South African Military History 


Newsletter No 78 March/Nuusbrief Nr 78 Maart 2011

SAMHSEC's 14 February 2011 meeting in Port Elizabeth opened with Mike Duncan's series on medals awarded to Port Elizabeth men. C.F. Bridgwood served in the Anglo-Boer War as a corporal in the South Staffordshire Regiment. On cessation of hostilities, he bought his discharge. At the outbreak of WW1, he served with Kaffrarian Rifles in German South West Africa. He then joined the Permanent Force as an instructor with the rank of WO1 and was seconded to Prince Alfred's Guard. On retiring from the PF, he joined PAG and served as RSM for five years before being commissioned as the Quartermaster in 1936. On account of his age, he did not go on active service with the Regiment, but served in the PE Drill Hall for the duration of WW2 before finally retiring. His medal group is Queen's South Africa medal with 6 clasps, King's South Africa medal with 2 two clasps, 1914-15 Star, British War Medal, Victory Medal, WW2 War Medal, Africa Service Medal, Permanent Forces of the Empire Beyond the Seas Long Service and Good Conduct Medal and the Meritorious Service Medal. The clasps on his QSA medal are, however, suspect because no QSA can have both the Cape Colony and Natal clasps, the South Staffordshire Regiment did not qualify for all the clasps on the medal and the rivets on the clasps are not original. (Scribe's note: Mike's series is to be followed by members' presentations on the military service of family members. Anyone interested in doing such a presentation is invited to approach the Scribe).

The curtain raiser by Ian Copley was The Story of a Piece of Shrapnel. During the Angolan conflict, a shell fired from a Soviet tank penetrated a South African armoured vehicle, wounding the driver in the face. When casevaced, the driver was ambulant and, apart from his facial injury, which included the loss of an eye, could not remember his force number. At 1 Military Hospital, investigations showed a large piece of metal embedded in his face extending into the temporal lobe of the brain. A wide exposure was needed to remove the palm-sized object and close the defect. As the metal had been hot, the surrounding tissues did not survive. Several debridements were needed, resulting in the inside of the brain being visible through the facial defect. A remarkable thing was seen on the next CT: the temporal lobe had rotated and presented a smooth surface to the exterior allowing a split skin graft to be placed directly onto the brain, which was a procedure not previously described. A prosthesis unit could then make a combined closure mould, including an artificial eye, held in place by spectacles with perfect skin match. About this time, General Geldenhuys' ADC visited the neurosurgery unit and took the piece of shrapnel away with him.

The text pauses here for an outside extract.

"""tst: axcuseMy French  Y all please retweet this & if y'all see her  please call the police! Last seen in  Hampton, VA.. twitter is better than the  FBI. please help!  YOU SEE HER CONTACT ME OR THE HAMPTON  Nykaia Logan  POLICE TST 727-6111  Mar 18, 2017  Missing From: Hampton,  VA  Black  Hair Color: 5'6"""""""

When Ian's patient was presented with his campaign medal, he was also presented with the piece of shrapnel, gold-plated and mounted on a wooden shield. So far as Ian knows, this is the only piece of military debris so honoured!

The main lecture by Rick van Heerden was The Fall of France in 1940 part 1, with part 2 to follow in March. In WW1 the French Army held off the Germans for four years. In 1940, it had a considerable reputation, but was defeated in six weeks. What happened?
The French had paid dearly for victory in WW1. The inter-war period had seen ongoing internal political strife and a succession of governments. It has been argued that the French nation was divided and demoralized in 1940 and that this was the cause of defeat. French and German forces in 1940 were fairly evenly matched and, in some areas, the French had a marked superiority. French military doctrine tended to be conservative, but the German High Command was divided on doctrinal issues.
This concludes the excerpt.